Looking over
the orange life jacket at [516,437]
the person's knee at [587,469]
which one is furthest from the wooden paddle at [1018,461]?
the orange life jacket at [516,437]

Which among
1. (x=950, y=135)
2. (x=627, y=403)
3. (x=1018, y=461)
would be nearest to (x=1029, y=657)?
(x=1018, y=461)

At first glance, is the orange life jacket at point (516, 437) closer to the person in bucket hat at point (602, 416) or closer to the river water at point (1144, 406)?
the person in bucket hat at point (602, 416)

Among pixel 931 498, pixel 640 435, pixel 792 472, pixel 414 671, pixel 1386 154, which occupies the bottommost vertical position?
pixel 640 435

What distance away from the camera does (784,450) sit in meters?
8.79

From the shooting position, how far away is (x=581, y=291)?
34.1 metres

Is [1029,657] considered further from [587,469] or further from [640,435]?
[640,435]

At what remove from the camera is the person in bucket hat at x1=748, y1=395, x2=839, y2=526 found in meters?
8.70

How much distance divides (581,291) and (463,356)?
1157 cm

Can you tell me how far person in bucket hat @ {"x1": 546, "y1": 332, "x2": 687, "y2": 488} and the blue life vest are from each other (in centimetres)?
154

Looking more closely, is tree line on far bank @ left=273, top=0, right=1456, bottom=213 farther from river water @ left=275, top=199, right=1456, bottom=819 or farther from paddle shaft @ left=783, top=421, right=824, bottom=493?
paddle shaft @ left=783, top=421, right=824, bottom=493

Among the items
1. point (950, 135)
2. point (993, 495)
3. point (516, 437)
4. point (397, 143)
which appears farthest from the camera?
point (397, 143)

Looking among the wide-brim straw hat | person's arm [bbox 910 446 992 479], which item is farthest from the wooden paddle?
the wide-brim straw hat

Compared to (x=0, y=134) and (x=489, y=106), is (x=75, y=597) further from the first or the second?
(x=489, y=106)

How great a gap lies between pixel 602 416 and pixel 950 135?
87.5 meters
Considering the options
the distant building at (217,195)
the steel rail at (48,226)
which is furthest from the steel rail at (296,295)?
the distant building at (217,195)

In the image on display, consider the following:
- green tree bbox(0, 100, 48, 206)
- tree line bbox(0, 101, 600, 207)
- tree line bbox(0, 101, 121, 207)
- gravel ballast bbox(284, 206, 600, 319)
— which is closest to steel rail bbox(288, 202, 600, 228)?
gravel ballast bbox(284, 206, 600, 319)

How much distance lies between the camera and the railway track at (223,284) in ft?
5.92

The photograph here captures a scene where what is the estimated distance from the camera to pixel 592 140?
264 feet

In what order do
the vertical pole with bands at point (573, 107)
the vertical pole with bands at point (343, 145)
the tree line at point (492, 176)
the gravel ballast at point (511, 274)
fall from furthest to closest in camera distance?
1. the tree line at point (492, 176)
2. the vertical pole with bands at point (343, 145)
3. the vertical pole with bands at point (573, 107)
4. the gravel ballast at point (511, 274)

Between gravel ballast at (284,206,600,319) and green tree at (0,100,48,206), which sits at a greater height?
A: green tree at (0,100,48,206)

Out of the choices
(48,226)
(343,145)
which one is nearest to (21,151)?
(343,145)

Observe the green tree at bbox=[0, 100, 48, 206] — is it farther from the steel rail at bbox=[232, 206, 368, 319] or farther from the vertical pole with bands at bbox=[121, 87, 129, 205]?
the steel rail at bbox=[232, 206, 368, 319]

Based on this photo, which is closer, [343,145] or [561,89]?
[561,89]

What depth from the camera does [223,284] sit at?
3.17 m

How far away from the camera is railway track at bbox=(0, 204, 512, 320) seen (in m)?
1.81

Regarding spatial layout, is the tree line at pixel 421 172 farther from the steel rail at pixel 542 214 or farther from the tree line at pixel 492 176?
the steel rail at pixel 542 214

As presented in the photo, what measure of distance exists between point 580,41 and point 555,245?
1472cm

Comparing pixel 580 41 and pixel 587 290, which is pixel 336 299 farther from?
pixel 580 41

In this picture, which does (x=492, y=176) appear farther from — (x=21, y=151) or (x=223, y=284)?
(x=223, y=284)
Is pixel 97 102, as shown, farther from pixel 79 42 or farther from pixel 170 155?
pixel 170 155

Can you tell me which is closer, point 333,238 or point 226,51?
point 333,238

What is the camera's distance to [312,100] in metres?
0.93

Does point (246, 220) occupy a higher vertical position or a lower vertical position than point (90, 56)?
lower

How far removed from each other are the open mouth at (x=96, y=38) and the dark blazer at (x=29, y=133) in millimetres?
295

☆ ☆ ☆ ☆

Given task: Reproduce the lines without any change, beginning at the line that contains "Does point (246, 220)" and ending with the last of the lines.

Output of the exercise:
Does point (246, 220) occupy a higher vertical position or a lower vertical position than point (90, 56)?
lower

How far removed from each other are the open mouth at (x=96, y=38) and the dark blazer at (x=29, y=133) in millimetres?
295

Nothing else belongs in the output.